Эдвард Бульвер-Литтон - Семейство Какстон
День или два спустя после беседы, приведенной мною в последней главе, дядя Джак вышел из дверей отцова банкира; с того времени оказалось, что не было уже причин мистеру Тиббетс не посещать своих родственников по будням, также как по воскресным дням. В самом деле, не проходило дня без длинного совещания между ним и отцом. Много говорил он о своих свиданиях с издателями. В этих совещаниях он невольно возвращался к великой мысли о «литературном Times'е», так сильно ослепившей воображение моего отца; а раскалив уже железо, дядя Джак, как человек весьма опытный, не забывал ковать его, пока оно было горячо.

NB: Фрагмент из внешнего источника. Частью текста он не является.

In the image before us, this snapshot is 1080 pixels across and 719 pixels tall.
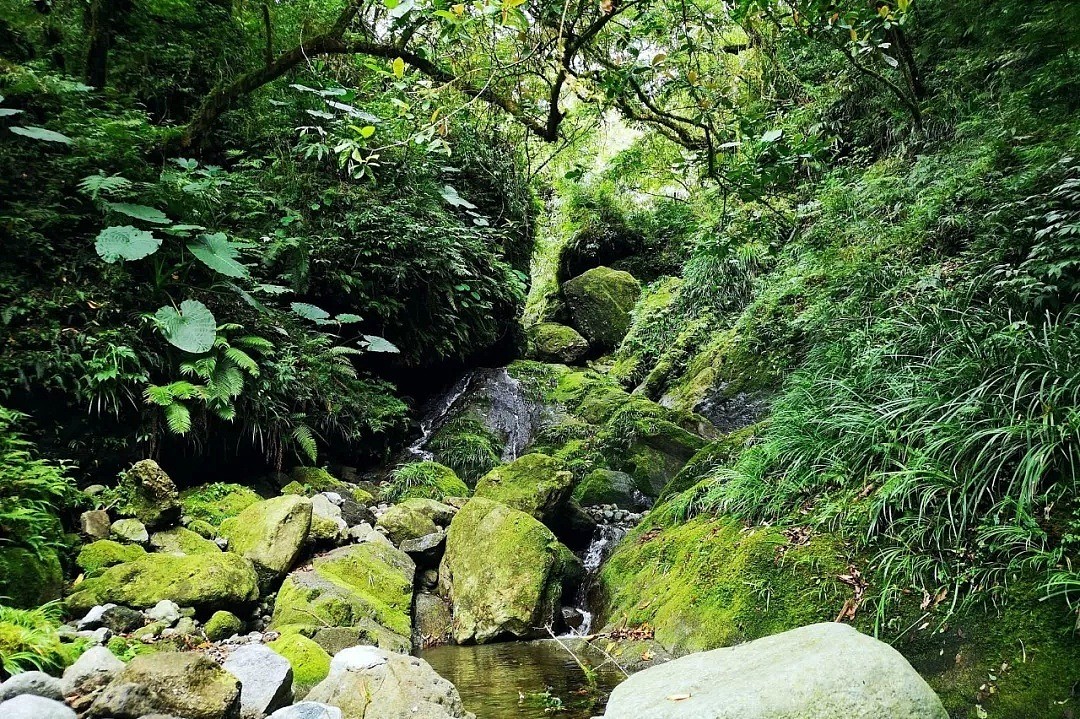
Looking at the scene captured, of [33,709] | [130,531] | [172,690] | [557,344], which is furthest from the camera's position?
Result: [557,344]

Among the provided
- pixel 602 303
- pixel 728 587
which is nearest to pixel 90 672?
pixel 728 587

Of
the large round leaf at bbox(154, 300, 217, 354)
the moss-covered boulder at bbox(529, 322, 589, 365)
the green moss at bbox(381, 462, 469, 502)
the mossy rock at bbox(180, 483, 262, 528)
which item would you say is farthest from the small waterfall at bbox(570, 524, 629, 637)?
the moss-covered boulder at bbox(529, 322, 589, 365)

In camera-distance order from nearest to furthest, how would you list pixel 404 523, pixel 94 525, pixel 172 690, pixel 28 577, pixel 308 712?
pixel 172 690 < pixel 308 712 < pixel 28 577 < pixel 94 525 < pixel 404 523

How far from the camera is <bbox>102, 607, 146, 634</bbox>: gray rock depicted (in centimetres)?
327

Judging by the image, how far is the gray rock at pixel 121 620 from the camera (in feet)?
10.7

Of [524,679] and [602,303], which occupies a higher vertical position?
[602,303]

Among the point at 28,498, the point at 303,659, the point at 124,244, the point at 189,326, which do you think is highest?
the point at 124,244

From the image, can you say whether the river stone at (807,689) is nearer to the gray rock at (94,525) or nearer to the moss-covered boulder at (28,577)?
the moss-covered boulder at (28,577)

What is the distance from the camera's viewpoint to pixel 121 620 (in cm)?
330

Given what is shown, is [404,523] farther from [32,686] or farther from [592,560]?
[32,686]

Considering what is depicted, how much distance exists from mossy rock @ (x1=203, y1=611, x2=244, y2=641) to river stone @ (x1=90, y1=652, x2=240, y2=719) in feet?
3.89

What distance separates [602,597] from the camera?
4.94 m

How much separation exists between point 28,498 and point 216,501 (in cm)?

Когда я вспоминаю простоту, обнаруженную моим отцом в столь важном случае его жизни, я должен признаться, что не столько сожалел о великодушном ученом, сколько дивился ему. Мы видели, что двадцатилетняя ученая лень преобразилась в самолюбие, этот инстинкт гениального человека, а приготовление сочинения на суд света незаметно возобновило права шумного света на отшельника. Вслед за этим явилось благородное раскаяние в том, что так мало сделал он до сих пор для себе подобных. Достаточно ли было писать in-quarto о прошедшей истории человеческих заблуждений? Не было ли его обязанностью, при первом удобном случае, вступить в настоящий, ежедневный и ежечасный бой с заблуждениями – это истое рыцарство знания? Св. Георгий рассекал не мертвых драконов, он дрался с живыми. И Лондон, с той магнетической атмосферой больших столиц, которая-как бы наполняет грудь возбуждающими атомами, содействовал еще ускорению спокойного пульса ученого. В деревне он читал своих любимых писателей, и жил с ними в прошедшем. В городе же, мой отец, в промежутки занятий своим сочинением, и тем более теперь, когда оно приостановилось, обозревал литературу настоящего времени. Он не принадлежал к тому известному разряду ученых и читателей, которые в суеверном уважении к смерти всегда рады принести ей в жертву живых. Он отдавал полную справедливость диковинному обилию ума, отличающему произведения нынешнего времени. Под настоящим временем я понимаю все время от начала века. – Нынешняя литература, – сказал однажды отец в споре с Тривенионом, всего более отличается человечностью. Не видишь, чтобы ученый обращался к ученым, видишь людей, обращающихся к людям, и не оттого, чтобы реже стали ученые, а оттого, что увеличился круг читающей публики. Писатели всех времен обращали внимание на то, что занимает читателей, не могут занимать целое общество те вещи, над которыми сидит десяток монахов или книжников. Общее освещение целой атмосферы мешает вам с точностью различать величину каждой отдельной звезды. Разве не видите вы, что с просвещением проснулась литература чувств и ощущений? Каждое чувство находит своего историка, каждое ощущение – свой оракул. Как некогда Энименид, я спал в пещере; встал и вижу, что те, кого я оставил детьми, сделались мужи, – города встали там, где были прежде безмолвные пустыни! –
Из этого читатель увидит причины перемены в моем отце. Подобно тому, что говорит Роберт Голль про доктора Кипниса, «он вбил себе в голову столько книг, что мозг не мог продолжать своих отправлений». Но теперь электричество проникло в сердце, и оживленная сила этого благородного органа возбудила деятельность в голове. Оставляю, покуда, отца под влиянием всех этих впечатлений и в нескончаемой беседе с дядей Джаком, и берусь опять за клубок моей жизненной нити.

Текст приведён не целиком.